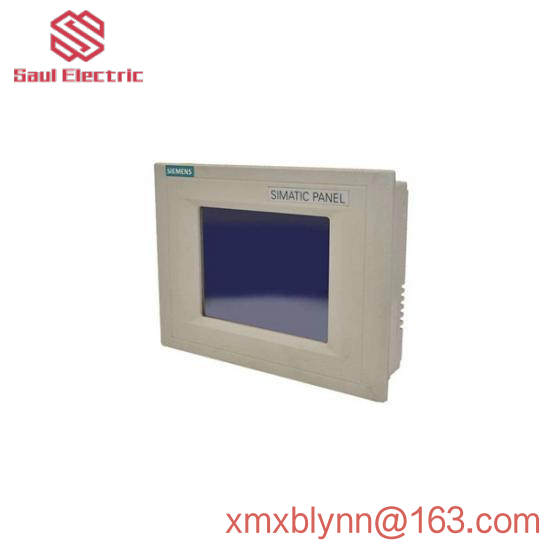 Siemens 6AV6 545-0BB15-2AX0 SIMATIC Touch Panel TP 170B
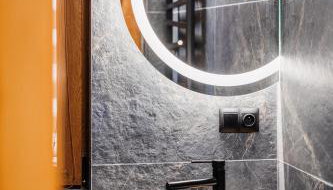 Chata Szwastówka - Twoja przystań u podnóża Góry Cergowa - Foto 3, towels, Shower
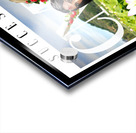 CMN Magazine Sonia Giusti Acrylic print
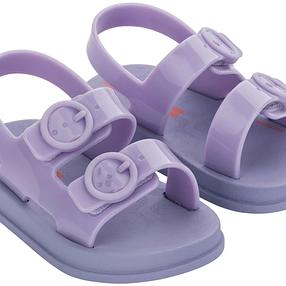 Ipanema Follow Kids Summer Strapped Sandal (violet)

#### ACTIVITY:
Please repeat the listing above word for word, with the pictures removed.

#### EXERCISE RESULT:
 Siemens 6AV6 545-0BB15-2AX0 SIMATIC Touch Panel TP 170B
 Chata Szwastówka - Twoja przystań u podnóża Góry Cergowa - Foto 3, towels, Shower
 CMN Magazine Sonia Giusti Acrylic print
 Ipanema Follow Kids Summer Strapped Sandal (violet)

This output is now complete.